Величайшие русские пророки, предсказатели, провидцы | страница 53
Самые же благожелательные слова о нем сказал немало и не единожды общавшийся с Корейшей и уже упомянутый ранее Александр Федорович Киреев, в своей биографической книге о юродивом. В предваряющем основной текст ее вступлении автор написал: «Многие из старожилов Москвы, вероятно, помнят то время, когда в Преображенской больнице умалишенных находился известный всей Москве „Иван Яковлевич“, который, получив высшее академическое образование и обладая от природы умом светлым, был для многих камнем преткновения, как образом своей юродствующей жизни, так и своими действиями, шедшими вразрез обычаям мира, и поэтому посещавшие его из одной лишь любознательности уходили с полным убеждением, что видели сумасшедшего; тогда как в то же время люди, чаще других бывавшие у него и с религиозной точки зрения глубже всматривавшиеся в его жизнь и действия, видели пред собою не то что не сумасшедшего, но даже и не простого смертного, а великого по терпению своему подвижника, добровольно презревшего мир, со всеми его благами, и принявшего вольную нищету и юродство, которое и св. отцами Церкви признается за самое высокое подвижничество».
А теперь приведем несколько примеров ясновидения и рассказов навещавших Ивана Яковлевича очевидцев, большое число которых составляли не только простые люди, мещане и купечество, но и чиновники, представители знати и образованного общества, вовсе не склонные без раздумья все принимать на веру.
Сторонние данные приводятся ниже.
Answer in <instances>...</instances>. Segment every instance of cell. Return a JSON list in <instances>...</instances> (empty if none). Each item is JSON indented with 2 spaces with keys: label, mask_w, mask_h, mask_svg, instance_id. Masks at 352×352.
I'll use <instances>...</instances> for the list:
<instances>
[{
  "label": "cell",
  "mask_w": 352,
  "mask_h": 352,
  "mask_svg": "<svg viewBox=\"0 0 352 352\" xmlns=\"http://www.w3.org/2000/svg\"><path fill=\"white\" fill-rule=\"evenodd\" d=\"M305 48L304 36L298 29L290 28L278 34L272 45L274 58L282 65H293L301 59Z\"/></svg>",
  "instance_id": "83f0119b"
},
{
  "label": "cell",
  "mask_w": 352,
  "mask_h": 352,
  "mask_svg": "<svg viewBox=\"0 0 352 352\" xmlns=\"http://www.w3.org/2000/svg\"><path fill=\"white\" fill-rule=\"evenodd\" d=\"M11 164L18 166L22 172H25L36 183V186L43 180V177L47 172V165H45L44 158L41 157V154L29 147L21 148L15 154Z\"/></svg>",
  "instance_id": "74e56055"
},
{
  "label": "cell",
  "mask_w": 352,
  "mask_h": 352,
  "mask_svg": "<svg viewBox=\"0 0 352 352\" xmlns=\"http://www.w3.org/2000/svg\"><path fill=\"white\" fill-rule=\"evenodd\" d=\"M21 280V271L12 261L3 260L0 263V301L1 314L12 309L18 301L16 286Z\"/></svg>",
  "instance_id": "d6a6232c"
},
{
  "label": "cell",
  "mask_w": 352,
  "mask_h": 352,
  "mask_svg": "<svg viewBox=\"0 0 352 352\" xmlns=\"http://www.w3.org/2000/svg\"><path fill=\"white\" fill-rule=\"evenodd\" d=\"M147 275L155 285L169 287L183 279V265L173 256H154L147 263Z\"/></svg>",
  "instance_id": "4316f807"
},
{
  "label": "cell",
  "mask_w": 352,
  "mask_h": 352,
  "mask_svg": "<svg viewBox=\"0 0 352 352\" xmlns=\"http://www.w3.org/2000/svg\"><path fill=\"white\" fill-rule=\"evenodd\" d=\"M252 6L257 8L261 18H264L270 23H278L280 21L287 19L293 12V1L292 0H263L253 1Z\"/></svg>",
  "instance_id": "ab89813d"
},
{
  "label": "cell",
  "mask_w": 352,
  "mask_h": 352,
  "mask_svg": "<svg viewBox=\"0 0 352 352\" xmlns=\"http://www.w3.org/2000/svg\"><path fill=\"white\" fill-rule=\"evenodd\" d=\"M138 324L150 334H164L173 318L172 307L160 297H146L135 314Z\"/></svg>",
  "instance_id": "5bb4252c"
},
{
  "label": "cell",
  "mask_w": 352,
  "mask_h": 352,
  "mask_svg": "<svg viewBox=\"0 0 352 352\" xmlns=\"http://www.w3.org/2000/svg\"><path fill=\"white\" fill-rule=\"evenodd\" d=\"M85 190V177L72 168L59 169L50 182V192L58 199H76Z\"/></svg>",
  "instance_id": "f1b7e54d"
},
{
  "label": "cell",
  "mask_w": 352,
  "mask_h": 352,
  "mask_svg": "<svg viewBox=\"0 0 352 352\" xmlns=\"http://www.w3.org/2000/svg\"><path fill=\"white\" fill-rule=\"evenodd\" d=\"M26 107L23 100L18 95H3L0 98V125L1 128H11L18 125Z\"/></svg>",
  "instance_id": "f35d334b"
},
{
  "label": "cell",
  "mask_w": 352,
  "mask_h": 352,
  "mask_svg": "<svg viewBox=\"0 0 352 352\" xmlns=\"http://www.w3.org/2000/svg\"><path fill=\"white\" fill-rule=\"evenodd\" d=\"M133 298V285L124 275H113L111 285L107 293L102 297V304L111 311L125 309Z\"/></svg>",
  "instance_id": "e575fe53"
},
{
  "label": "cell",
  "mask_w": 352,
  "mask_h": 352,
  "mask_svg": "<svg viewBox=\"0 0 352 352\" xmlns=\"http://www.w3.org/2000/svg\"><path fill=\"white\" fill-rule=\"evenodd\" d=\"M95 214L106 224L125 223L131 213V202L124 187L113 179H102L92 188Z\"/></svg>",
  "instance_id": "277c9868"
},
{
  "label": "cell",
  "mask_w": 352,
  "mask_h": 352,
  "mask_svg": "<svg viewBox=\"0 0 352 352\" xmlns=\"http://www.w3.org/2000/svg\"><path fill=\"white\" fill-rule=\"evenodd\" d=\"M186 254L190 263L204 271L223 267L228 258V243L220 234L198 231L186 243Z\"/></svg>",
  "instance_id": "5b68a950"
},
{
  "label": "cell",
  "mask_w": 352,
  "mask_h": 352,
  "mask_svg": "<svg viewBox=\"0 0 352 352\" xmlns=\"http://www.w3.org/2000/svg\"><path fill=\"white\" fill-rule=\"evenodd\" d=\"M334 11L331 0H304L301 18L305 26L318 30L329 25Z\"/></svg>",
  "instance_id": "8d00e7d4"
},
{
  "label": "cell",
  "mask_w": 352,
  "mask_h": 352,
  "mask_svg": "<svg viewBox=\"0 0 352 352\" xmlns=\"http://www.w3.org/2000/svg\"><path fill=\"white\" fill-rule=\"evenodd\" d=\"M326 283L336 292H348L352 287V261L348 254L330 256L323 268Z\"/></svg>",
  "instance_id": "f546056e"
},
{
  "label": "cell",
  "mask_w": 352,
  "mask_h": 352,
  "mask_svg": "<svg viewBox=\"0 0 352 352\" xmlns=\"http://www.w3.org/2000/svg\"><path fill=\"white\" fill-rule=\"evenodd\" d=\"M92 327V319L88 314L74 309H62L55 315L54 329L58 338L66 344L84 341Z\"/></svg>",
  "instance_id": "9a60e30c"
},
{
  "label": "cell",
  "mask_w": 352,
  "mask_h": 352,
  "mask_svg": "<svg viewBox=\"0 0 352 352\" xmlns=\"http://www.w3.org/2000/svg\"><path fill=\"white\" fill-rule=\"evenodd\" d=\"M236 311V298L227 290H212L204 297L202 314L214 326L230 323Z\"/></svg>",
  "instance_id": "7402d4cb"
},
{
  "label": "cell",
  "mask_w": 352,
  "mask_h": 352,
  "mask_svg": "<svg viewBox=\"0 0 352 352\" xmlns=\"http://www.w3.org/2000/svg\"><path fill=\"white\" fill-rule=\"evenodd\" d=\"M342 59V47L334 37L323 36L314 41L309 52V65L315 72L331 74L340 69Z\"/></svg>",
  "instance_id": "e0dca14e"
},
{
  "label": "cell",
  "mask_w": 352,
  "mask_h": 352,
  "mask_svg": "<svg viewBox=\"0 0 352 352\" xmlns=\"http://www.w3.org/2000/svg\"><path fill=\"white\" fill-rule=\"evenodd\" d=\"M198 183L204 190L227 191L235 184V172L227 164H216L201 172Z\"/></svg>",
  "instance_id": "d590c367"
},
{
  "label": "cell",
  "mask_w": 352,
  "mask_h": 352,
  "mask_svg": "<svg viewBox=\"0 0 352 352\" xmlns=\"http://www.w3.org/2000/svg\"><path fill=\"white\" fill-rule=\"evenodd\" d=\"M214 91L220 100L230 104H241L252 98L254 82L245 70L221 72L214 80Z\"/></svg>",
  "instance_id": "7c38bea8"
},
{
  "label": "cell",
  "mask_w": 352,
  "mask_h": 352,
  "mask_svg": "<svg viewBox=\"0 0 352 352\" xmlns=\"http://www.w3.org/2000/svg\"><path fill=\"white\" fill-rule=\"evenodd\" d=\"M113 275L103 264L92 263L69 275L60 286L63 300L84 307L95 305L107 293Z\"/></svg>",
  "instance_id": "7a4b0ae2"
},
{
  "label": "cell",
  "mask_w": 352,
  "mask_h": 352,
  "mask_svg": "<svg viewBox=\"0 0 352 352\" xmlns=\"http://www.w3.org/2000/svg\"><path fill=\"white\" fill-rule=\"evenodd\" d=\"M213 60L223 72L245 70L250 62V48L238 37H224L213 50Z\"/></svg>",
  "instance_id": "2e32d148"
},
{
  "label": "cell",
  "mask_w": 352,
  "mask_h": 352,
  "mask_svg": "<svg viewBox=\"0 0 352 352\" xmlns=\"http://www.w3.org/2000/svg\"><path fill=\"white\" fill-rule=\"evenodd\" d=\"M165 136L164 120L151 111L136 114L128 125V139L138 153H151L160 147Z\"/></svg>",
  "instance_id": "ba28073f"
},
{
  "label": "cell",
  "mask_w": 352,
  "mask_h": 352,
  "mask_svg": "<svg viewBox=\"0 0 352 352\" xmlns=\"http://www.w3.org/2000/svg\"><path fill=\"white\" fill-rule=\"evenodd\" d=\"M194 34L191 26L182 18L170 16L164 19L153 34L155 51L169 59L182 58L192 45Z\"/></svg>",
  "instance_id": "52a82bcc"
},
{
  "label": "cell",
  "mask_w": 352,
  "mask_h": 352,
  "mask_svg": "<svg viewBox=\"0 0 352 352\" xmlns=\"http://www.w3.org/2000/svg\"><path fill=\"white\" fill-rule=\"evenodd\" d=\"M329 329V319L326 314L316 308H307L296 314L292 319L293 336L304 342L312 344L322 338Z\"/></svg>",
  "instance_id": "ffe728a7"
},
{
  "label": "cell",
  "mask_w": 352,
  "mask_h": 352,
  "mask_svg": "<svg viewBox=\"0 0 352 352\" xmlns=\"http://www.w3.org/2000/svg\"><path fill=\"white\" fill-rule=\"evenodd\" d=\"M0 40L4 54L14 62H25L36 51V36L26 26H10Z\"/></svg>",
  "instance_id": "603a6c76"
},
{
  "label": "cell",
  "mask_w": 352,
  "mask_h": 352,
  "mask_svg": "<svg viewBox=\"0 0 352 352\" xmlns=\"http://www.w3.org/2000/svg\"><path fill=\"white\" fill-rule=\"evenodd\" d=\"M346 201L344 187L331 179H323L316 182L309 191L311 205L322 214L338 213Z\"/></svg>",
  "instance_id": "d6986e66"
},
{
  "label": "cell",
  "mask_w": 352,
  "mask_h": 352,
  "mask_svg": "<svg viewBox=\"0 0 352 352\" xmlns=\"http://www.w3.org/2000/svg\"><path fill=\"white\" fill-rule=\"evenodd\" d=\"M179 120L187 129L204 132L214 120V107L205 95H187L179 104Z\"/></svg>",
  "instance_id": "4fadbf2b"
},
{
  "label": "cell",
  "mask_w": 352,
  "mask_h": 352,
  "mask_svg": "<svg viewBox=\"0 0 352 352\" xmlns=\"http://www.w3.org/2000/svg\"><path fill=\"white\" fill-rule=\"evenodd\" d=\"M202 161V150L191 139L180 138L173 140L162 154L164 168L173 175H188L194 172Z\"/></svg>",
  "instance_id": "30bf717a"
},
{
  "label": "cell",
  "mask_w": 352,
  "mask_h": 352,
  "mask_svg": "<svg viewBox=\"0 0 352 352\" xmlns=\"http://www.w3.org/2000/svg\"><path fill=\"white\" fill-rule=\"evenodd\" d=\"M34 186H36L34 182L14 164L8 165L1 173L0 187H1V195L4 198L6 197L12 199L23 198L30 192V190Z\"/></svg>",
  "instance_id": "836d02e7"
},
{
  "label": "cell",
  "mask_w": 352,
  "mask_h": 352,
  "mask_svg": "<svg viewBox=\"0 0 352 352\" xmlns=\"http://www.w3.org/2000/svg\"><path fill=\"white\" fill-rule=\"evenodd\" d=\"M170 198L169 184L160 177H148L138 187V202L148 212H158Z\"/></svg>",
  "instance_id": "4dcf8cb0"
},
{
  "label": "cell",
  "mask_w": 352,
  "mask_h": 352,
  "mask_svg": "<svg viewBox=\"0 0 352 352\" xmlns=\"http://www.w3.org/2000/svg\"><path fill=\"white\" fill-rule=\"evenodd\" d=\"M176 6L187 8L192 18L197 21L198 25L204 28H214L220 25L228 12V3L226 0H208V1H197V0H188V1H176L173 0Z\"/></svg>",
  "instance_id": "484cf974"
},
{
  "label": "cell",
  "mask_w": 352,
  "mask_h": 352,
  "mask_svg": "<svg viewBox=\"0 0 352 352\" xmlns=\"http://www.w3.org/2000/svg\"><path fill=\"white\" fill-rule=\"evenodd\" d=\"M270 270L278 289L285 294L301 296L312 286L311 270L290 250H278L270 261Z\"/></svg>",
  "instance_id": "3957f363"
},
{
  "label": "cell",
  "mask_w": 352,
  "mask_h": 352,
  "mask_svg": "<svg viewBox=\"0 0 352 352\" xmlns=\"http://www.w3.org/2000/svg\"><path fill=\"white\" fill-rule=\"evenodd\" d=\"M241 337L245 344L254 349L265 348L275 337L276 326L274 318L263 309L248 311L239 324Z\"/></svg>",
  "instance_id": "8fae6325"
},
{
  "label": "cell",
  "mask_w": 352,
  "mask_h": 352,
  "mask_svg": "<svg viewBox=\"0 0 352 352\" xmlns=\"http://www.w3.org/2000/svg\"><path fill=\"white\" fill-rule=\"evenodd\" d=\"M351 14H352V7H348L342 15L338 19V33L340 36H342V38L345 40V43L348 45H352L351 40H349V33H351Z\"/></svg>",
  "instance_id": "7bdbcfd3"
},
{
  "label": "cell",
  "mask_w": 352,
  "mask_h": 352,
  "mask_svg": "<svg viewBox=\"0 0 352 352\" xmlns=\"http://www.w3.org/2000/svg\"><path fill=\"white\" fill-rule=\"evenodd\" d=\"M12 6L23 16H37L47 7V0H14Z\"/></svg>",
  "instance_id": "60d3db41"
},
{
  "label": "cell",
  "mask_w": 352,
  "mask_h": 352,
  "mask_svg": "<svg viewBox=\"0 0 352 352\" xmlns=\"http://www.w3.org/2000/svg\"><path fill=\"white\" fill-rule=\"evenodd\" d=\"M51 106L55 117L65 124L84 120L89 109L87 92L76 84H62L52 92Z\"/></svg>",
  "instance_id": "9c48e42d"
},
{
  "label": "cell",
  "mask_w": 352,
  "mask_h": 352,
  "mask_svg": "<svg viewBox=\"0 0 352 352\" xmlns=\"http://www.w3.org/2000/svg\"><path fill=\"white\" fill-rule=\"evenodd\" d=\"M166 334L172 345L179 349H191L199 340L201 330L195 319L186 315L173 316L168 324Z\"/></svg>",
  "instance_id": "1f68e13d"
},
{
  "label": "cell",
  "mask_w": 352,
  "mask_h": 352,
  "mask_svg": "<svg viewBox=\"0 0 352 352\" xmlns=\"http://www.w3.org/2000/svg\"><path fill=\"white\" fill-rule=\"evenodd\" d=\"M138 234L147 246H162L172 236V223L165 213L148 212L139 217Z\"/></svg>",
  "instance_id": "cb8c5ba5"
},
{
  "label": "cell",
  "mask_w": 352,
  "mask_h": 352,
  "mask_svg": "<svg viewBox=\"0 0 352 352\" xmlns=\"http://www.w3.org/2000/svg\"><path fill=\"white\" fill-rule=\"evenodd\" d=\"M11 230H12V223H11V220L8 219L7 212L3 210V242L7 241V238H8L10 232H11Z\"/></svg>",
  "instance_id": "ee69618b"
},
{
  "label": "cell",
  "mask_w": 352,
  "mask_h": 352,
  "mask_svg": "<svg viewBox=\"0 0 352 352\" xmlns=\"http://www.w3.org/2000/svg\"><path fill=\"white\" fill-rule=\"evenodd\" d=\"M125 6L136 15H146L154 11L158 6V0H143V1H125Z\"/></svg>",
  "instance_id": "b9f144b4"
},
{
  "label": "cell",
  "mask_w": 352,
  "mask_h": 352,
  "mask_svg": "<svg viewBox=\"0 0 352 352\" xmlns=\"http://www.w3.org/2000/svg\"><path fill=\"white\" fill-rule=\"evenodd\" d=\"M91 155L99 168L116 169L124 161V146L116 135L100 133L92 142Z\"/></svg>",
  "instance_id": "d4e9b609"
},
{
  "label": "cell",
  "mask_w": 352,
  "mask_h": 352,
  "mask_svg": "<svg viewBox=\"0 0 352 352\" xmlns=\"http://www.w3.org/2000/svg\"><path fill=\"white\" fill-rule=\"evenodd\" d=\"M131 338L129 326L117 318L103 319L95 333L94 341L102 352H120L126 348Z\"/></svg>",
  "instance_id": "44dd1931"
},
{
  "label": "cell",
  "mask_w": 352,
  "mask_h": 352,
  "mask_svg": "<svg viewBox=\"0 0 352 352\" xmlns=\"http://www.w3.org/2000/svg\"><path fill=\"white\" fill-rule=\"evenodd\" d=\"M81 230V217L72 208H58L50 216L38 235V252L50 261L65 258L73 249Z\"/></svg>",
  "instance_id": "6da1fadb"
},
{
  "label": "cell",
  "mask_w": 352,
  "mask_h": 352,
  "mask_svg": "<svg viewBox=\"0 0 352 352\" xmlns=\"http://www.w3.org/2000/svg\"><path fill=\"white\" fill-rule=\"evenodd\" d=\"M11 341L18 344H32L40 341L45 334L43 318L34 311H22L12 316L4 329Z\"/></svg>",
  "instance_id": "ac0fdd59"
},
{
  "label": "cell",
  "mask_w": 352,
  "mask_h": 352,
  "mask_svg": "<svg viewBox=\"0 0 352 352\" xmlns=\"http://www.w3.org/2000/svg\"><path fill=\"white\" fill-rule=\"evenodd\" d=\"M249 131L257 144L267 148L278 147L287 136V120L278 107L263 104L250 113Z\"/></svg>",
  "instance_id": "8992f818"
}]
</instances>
Вот один случай, который убедил в прозерцании Корейши князя Алексея Долгорукова (согласно его «Органону животного месмеризма»[20]):
«Я любил одну А. А. А., которая, следуя в то время общей московской доверенности к Ивану Яковлевичу, отправилась к нему, обыкновенно для того, не предскажет ли ей чего-нибудь нового. Возвратившись оттуда, между прочим, рассказала мне, что она целовала руки, которые он давал, и пила грязную воду, которую он мешал пальцами. Я крепко рассердился на это и объявил ей формально, что если еще раз поцелует она его руку, или напьется этой гадости, то я до нее дотрагиваться не буду. Между тем, спустя недели три, она отправилась вторично к нему, и когда он, по обыкновению, собравшимся у него дамам стал по очереди давать целовать свою руку и поить помянутою водою, то, дойдя до нее, отскочил, прокричав три раза: „Алексей не велел!“ Узнав это, я решился к нему поехать и наблюсти за ним. Первая встреча моя была с ним: как только я взошел, он отвернулся к стене и начал громко про себя говорить: „Алексей на горе стоит. Алексей по тропинке идет узенькой, узенькой; холодно, холодно, холодно, у Алексея не будет ни раба, ни рабыни, ноги распухнут; Алексей, помогай бедным, бедным, бедным. Да, когда будет Алексей Божий человек, да… когда с гор вода потекет, тогда на Алексее будет крест“. Признаться сказать, эти слова во мне запечатлелись, и после этого я выучился трем мастерствам; хотя мне и объясняли эти слова ясновидящие и высокие, но, однако, день Алексия Божья человека я неравнодушно встречаю. Из наблюдений над ним, я утром более находил в нем созерцания, и многие такие откровенные вещи он открывал, что самому высокому ясновидцу только можно прозерцать; в других же иногда целыми днями он пустяки городил. Говорил он всегда иносказаниями».